Moins bien que le reste de l’Europe. Si François Hollande a une part de responsabilité dans l’évolution des comptes publics, il a également dû faire avec le contexte international. Or, ce dernier fut compliqué en début de mandat, notamment en Europe. Nos voisins ont donc aussi traversé une période difficile pour leurs finances publiques : entre 2012 et 2015, la dette est ainsi passée de 83,8% à 85% du PIB au sein de l’UE, et de 89,5 à 90,4% au sein de la zone euro. Mais alors que les courbes de dette au niveau européen se sont inversées à partir de 2014, celle de la France a à peine fléchi. En résumé, alors que la hausse de la dette publique est une constante de la France depuis des décennies, elle ne fut qu'un épisode temporaire pour le reste de l'Europe. 

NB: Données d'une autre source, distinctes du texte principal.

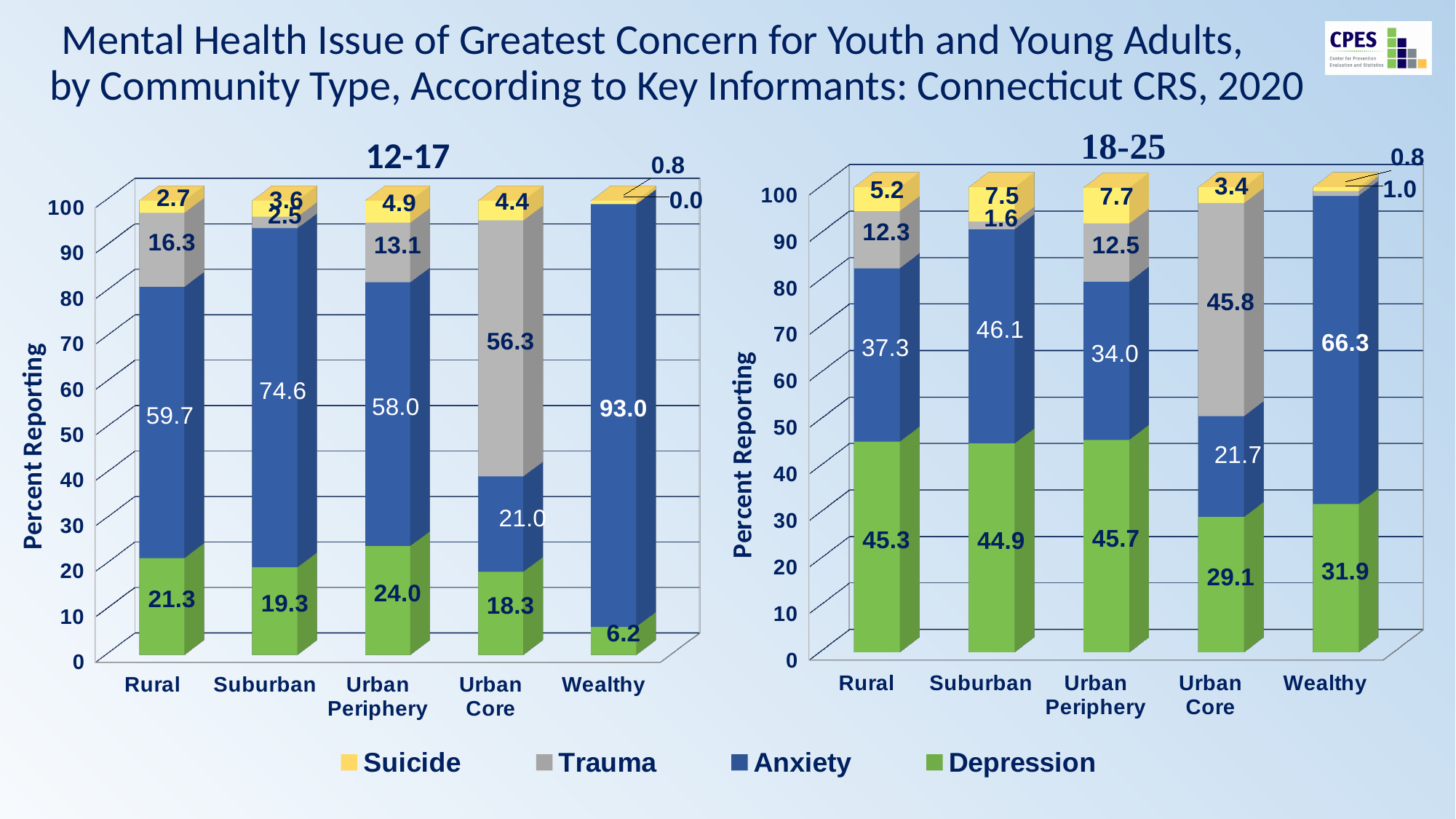
In the 18-25 chart, is the Depression value for Urban Core greater or less than 30? less In the 12-17 chart, is the Anxiety value larger for Suburban or for Urban Periphery? Suburban How many community types are shown on the x axis of the 12-17 chart? 5 Which colour represents Trauma in the legend? Gray In the 18-25 chart, which community type has the highest Anxiety value? Wealthy In the 12-17 chart, what is the Trauma value for Urban Core? 56.3 In the 12-17 chart, which community type has the lowest Depression value? Wealthy What kind of chart is the 18-25 chart? Stacked bar chart In the 18-25 chart, what is the Depression value for Rural communities? 45.3 In the 18-25 chart, what is the difference between the Trauma values for Urban Core and Rural? 33.5 How many series does the legend list? 4 In the 12-17 chart, what is the Anxiety value for Wealthy communities? 93.0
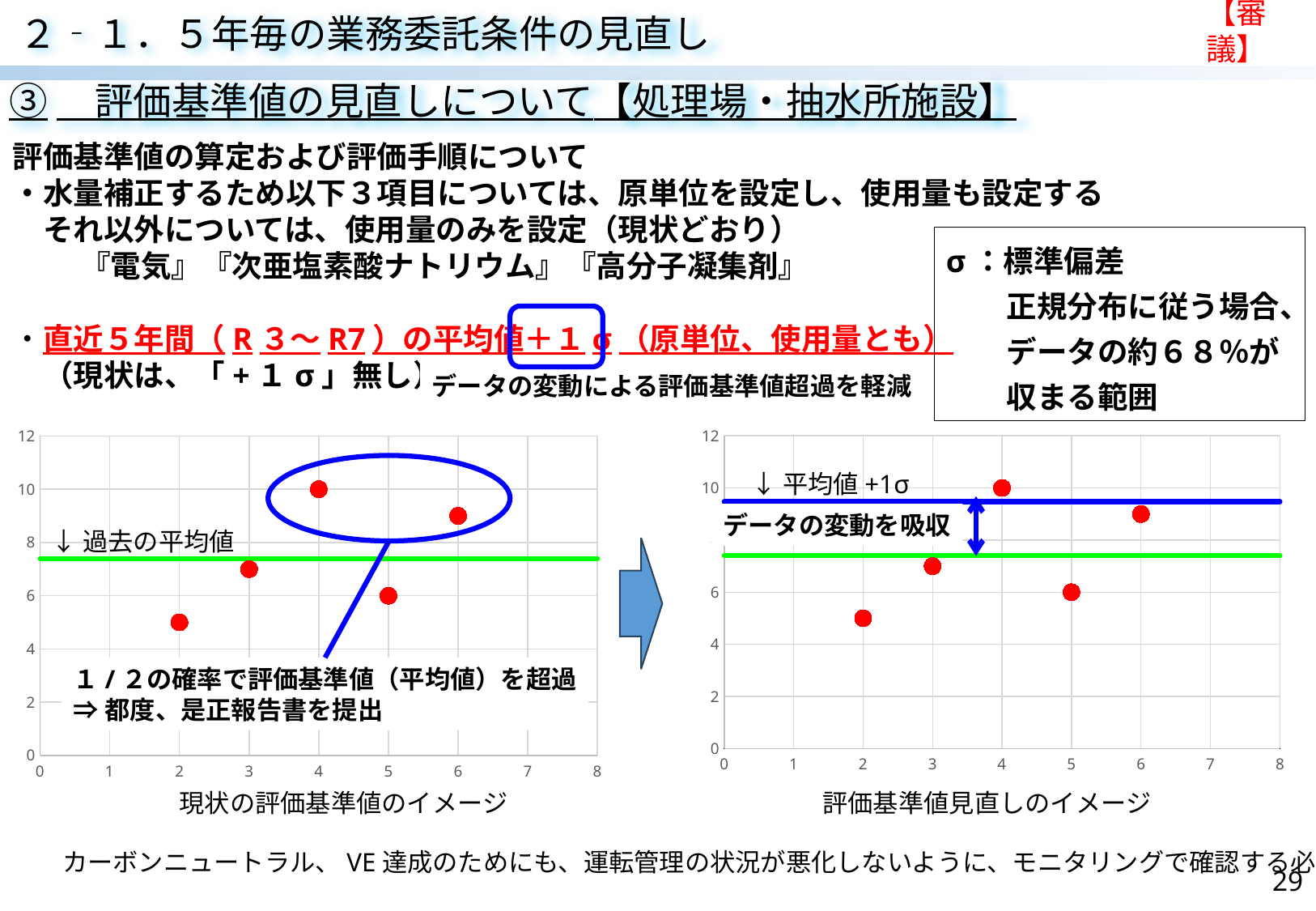
In the left chart (現状の評価基準値のイメージ), at which x value is the highest point? 4 In the left chart (現状の評価基準値のイメージ), how many data points are plotted? 5 In the left chart (現状の評価基準値のイメージ), what is the y value of the point at x = 4? 10 In the right chart (評価基準値見直しのイメージ), what does the label next to the blue horizontal line say? 平均値 +1σ In the left chart (現状の評価基準値のイメージ), is the y value of the point at x = 2 greater or less than 6? less In the left chart (現状の評価基準値のイメージ), what is the y value of the point at x = 5? 6 What kind of chart is the left chart titled 現状の評価基準値のイメージ? scatter chart In the right chart (評価基準値見直しのイメージ), how many data points are plotted? 5 In the left chart, what does the label next to the green horizontal line say? 過去の平均値 In the right chart (評価基準値見直しのイメージ), which point has the larger y value, the one at x = 4 or the one at x = 6? x = 4 In the right chart (評価基準値見直しのイメージ), is the y value of the point at x = 6 greater or less than 8? greater In the left chart (現状の評価基準値のイメージ), at which x value is the lowest point? 2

La comparaison avec des Etats européens de taille comparable est en revanche plus neutre. La dette a augmenté de 12% en France entre 2012 et 2015 : c’est évidemment moins bien qu’en Allemagne (-2%), qu’en Pologne (+5%) ou qu’en Italie (+9%). C’est en revanche mieux que le dérapage des comptes publics au Royaume-Uni (+17%) et qu’en Espagne (+20%).

Mais mieux que son prédécesseur. François Hollande pourra se consoler en se disant qu'il a fait mieux que son prédécesseur : alors que durant son mandat la dette a augmenté de 12%, cette dernière a bondi de 49% sous Nicolas Sarkozy, passant de 1.250 à 1.870 milliards d’euros.  Ce dernier a néanmoins une circonstance atténuante, la France ayant à l’époque dû affronter la crise des subprimes.

Seule consolation, cette dette coûte moins cher. Affirmer que la dette de la France a été "préservée" est donc plus que discutable. François Hollande peut néanmoins revendiquer un résultat : le coût de cette dette, c'est-à-dire les intérêts qu’il faut verser en même temps qu’on rembourse le capital prêté, a reculé. Ainsi, alors que la charge de la dette s’élevait à 46,3 milliards d’euros en 2012, elle devrait avoisiner les 44,5 milliards en 2016 et passer à 41,8 milliards en 2017. Mais si cette dette coûte moins cher, la France n’y est pas pour grand-chose : c’est surtout suite à la crise de la zone euro et aux largesses de la banques centrale européenne que les taux d’intérêts des obligations ont chuté. Au plus fort de la crise grecque, certains investisseurs payaient même la France pour lui prêter de l’argent, c’est-à-dire à des taux négatifs.